— Start of Listed records —
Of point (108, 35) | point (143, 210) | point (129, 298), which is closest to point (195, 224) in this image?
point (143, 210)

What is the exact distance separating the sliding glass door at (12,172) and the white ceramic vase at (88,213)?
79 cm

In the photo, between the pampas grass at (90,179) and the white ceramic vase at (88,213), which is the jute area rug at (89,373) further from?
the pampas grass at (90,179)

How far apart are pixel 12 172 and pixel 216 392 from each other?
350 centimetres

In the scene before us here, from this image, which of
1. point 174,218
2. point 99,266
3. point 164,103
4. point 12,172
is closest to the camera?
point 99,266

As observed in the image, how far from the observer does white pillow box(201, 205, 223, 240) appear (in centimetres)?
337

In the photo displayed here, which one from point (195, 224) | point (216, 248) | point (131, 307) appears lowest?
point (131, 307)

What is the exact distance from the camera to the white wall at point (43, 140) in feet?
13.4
— End of Listed records —
— Start of Listed records —
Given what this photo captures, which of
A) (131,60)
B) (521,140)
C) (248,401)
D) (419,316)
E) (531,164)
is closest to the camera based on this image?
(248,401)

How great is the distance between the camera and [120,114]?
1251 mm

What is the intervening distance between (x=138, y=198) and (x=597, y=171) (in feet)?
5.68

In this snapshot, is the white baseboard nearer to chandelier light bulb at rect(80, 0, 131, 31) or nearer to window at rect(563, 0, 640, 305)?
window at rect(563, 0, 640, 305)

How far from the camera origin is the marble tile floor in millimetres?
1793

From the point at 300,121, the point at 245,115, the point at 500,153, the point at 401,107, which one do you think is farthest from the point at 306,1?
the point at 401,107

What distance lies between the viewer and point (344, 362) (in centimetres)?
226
— End of Listed records —
Written exercise :: Can you format the stretch from the line containing "Of point (108, 35)" through the line containing "350 centimetres" as a numbered list, one entry per line, with the blank lines left out?

Written response ::
1. Of point (108, 35) | point (143, 210) | point (129, 298), which is closest to point (195, 224) in this image?
2. point (143, 210)
3. What is the exact distance separating the sliding glass door at (12,172) and the white ceramic vase at (88,213)?
4. 79 cm
5. In the photo, between the pampas grass at (90,179) and the white ceramic vase at (88,213), which is the jute area rug at (89,373) further from?
6. the pampas grass at (90,179)
7. How far apart are pixel 12 172 and pixel 216 392 from each other?
8. 350 centimetres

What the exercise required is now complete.